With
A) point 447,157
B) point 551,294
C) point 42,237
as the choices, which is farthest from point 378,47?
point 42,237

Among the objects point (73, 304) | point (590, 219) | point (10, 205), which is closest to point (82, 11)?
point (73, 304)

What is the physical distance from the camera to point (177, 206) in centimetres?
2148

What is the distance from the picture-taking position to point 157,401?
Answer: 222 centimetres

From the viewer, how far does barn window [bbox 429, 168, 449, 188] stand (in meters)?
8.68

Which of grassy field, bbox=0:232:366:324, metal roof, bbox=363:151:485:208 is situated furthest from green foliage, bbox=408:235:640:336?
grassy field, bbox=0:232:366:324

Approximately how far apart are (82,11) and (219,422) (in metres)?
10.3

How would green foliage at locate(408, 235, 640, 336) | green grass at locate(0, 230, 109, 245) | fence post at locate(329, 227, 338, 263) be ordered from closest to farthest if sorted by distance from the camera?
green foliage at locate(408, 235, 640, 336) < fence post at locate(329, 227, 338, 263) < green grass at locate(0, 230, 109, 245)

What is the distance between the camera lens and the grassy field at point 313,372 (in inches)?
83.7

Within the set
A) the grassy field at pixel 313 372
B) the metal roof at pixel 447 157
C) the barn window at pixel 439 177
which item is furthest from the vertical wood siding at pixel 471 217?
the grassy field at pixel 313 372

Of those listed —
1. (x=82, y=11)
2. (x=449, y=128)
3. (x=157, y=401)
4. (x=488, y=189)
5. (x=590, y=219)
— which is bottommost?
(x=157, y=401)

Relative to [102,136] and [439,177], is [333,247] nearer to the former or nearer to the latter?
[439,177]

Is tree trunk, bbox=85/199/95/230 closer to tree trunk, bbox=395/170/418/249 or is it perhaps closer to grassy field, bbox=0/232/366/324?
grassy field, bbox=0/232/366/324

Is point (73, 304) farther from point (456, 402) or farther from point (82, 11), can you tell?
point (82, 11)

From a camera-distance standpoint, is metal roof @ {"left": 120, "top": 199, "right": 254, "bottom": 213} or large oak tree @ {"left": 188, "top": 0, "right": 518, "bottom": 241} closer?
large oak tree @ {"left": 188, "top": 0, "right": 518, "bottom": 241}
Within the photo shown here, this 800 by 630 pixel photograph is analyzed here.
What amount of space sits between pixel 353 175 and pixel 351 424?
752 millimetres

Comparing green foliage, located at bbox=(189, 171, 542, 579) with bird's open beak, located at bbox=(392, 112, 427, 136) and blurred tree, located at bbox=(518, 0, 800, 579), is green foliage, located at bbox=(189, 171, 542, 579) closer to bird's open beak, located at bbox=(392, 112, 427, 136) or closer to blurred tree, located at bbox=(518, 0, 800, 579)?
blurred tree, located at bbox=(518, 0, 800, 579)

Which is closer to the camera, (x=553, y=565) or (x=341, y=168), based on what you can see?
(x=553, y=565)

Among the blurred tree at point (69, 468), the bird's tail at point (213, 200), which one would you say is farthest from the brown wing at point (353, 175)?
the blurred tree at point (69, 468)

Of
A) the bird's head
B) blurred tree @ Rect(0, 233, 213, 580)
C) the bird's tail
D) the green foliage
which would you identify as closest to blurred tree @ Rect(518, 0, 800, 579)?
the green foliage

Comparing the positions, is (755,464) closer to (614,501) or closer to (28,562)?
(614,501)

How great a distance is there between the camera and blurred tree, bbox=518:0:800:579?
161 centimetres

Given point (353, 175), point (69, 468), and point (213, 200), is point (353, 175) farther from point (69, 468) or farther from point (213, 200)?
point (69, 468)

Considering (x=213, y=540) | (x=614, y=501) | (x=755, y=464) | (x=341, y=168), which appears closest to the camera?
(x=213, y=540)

########

### Set problem:
Print all of the rows above again, line for line, with no change to any character.

### Written answer:
With
A) point 447,157
B) point 551,294
C) point 42,237
as the choices, which is farthest from point 378,47?
point 42,237

Among the objects point (73, 304) | point (590, 219) | point (10, 205), which is closest to point (82, 11)?
point (73, 304)

What is the physical distance from the camera to point (177, 206) in centimetres?
2148

What is the distance from the picture-taking position to point 157,401?
Answer: 222 centimetres

From the viewer, how far does barn window [bbox 429, 168, 449, 188] stand (in meters)?
8.68

Which of grassy field, bbox=0:232:366:324, metal roof, bbox=363:151:485:208 is situated furthest from green foliage, bbox=408:235:640:336?
grassy field, bbox=0:232:366:324

Approximately how far apart are (82,11) and (219,422) (in metres)?
10.3

How would green foliage at locate(408, 235, 640, 336) | green grass at locate(0, 230, 109, 245) | fence post at locate(329, 227, 338, 263) be ordered from closest to farthest if sorted by distance from the camera?
green foliage at locate(408, 235, 640, 336) < fence post at locate(329, 227, 338, 263) < green grass at locate(0, 230, 109, 245)

What is the distance between the camera lens and the grassy field at point 313,372 (in inches)?
83.7

Within the set
A) the grassy field at pixel 313 372
B) the metal roof at pixel 447 157
C) the barn window at pixel 439 177
which item is furthest from the vertical wood siding at pixel 471 217?
the grassy field at pixel 313 372

Of those listed —
1. (x=82, y=11)
2. (x=449, y=128)
3. (x=157, y=401)
4. (x=488, y=189)
5. (x=590, y=219)
— which is bottommost?
(x=157, y=401)

Relative to [102,136] and [439,177], is [333,247] nearer to the former or nearer to the latter?
[439,177]

Is tree trunk, bbox=85/199/95/230 closer to tree trunk, bbox=395/170/418/249 or is it perhaps closer to grassy field, bbox=0/232/366/324?
grassy field, bbox=0/232/366/324

Is point (73, 304) farther from point (456, 402) or farther from point (82, 11), can you tell?
point (82, 11)

From a camera-distance standpoint, is metal roof @ {"left": 120, "top": 199, "right": 254, "bottom": 213} or large oak tree @ {"left": 188, "top": 0, "right": 518, "bottom": 241} closer?
large oak tree @ {"left": 188, "top": 0, "right": 518, "bottom": 241}
Within the photo shown here, this 800 by 630 pixel photograph is analyzed here.
What amount of space sits between pixel 353 175 and pixel 351 424?
752 millimetres

Comparing green foliage, located at bbox=(189, 171, 542, 579) with bird's open beak, located at bbox=(392, 112, 427, 136) and blurred tree, located at bbox=(518, 0, 800, 579), is green foliage, located at bbox=(189, 171, 542, 579) closer to bird's open beak, located at bbox=(392, 112, 427, 136) or closer to blurred tree, located at bbox=(518, 0, 800, 579)?
blurred tree, located at bbox=(518, 0, 800, 579)

Which is closer to the camera, (x=553, y=565) or (x=341, y=168), based on what you can see?
(x=553, y=565)

Among the blurred tree at point (69, 468), the bird's tail at point (213, 200), which one would you say is farthest from the brown wing at point (353, 175)?
the blurred tree at point (69, 468)

Of
A) the bird's head
B) blurred tree @ Rect(0, 233, 213, 580)
C) the bird's tail
D) the green foliage
which would you identify as closest to blurred tree @ Rect(518, 0, 800, 579)?
the green foliage

Comparing the positions, is (755,464) closer to (614,501) or closer to (28,562)?
(614,501)

How great a distance is there between the camera and blurred tree, bbox=518:0:800:579?
161 centimetres

Given point (353, 175), point (69, 468), and point (213, 200), is point (353, 175) farther from point (69, 468) or farther from point (213, 200)?
point (69, 468)

Considering (x=213, y=540) | (x=614, y=501) | (x=755, y=464) | (x=341, y=168), which appears closest to the camera?
(x=213, y=540)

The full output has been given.